Una lente di ingrandimento sul premio più importante per la letteratura in Italia, un’analisi per capire quale sia il clima culturale oggi.
E’ un’analisi precisa e onesta quella realizzata da Gianluigi Simonetti nel suo nuovo saggio, “Caccia allo Strega”, pubblicato quest’anno per nottetempo. Tra l’autorevolezza storica del premio e controversie sui meccanismi di selezione dei vincitori, quello che preme al critico è indagare ciò che hanno in comune i libri vincitori delle ultime edizioni. Forse per scoprire che i libri che hanno perso sono i migliori.
Il Premio Strega tra autorevolezza e controversie
Il Premio Strega è il più importante riconoscimento letterario per gli scrittori italiani. Consegnato ogni anno dalla giuria al libro ritenuto più significativo tra quelli pubblicati tra il 1 marzo dell’anno precedente e il 28 febbraio dell’anno in corso, ha avuto la sua prima edizione nel 1947, affermandosi poi negli anni per la sua autorevolezza.

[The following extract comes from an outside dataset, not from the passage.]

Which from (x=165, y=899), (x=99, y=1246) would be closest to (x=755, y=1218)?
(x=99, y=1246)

Tuttavia, Simonetti non si limita a tesserne le lodi: bisogna tenere conto infatti delle controversie che hanno minato in qualche modo la credibilità del premio in alcune occasioni, nate ad esempio dalla considerazione che la giuria del premio, denominata “Amici della domenica” sia molto spesso di una sola tendenza politica, quella di sinistra.

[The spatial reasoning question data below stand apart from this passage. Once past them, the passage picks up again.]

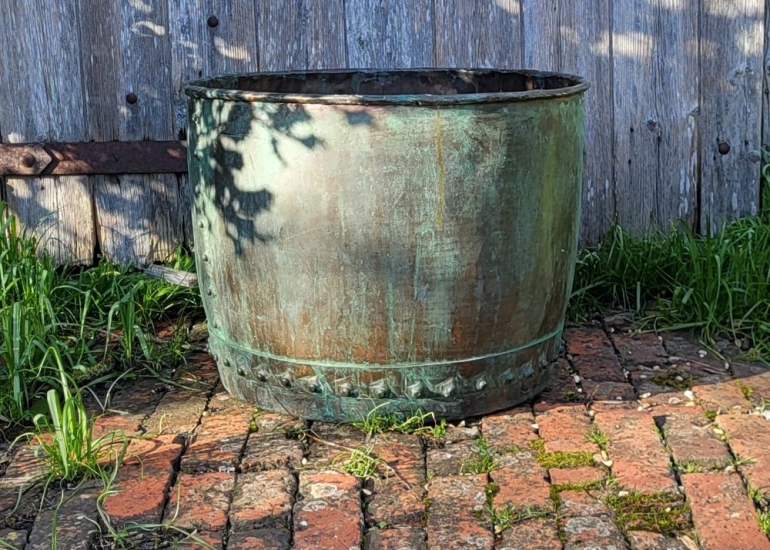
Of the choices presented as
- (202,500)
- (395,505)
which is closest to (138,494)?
(202,500)

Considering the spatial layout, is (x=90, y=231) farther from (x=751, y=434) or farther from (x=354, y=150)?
(x=751, y=434)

L’analisi del critico letterario si sofferma però su un altro punto, ossia su come l’organizzazione del premio al giorno d’oggi sia alla ricerca di visibilità commerciale, e per questo risulti sempre più “sincronizzata alle esigenze dell’attuale società dello spettacolo”. Il premio Strega è in effetti lo strumento che più di tutti conferisce ancora oggi una grande reputazione ai libri vincitori, lanciandoli verso il successo di vendite.
Cosa ci dicono i libri vincitori?
Proprio sui libri finalisti e vincitori si concentra il cuore delle riflessioni di Simonetti, che ha un’idea interessante: osservare le opere premiate negli ultimi vent’anni, per scovarne i tratti comuni, trovare il filo rosso che le unisce ed arrivare quindi a capire qualcosa di più sull’ambiente culturale che ci circonda.

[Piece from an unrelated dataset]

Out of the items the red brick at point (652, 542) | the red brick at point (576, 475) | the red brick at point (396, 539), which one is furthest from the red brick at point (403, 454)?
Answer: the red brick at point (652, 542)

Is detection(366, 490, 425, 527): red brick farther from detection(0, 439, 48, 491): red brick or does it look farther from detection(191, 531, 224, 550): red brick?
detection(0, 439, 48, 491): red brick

Da Scurati alla Mazzantini, fino all’ultimo vincitore Mario Desiati, la costante sembra questa: i libri premiati hanno una duplicità, quella di voler muoversi sul livello di una “presunta qualità artistica” da una parte, e, inesorabilmente, “l’intrattenimento, la leggibilità” dall’altra. Una riflessione che permette di comprendere cos’è per noi il bello da premiare, e cosa ricerchiamo nell’arte.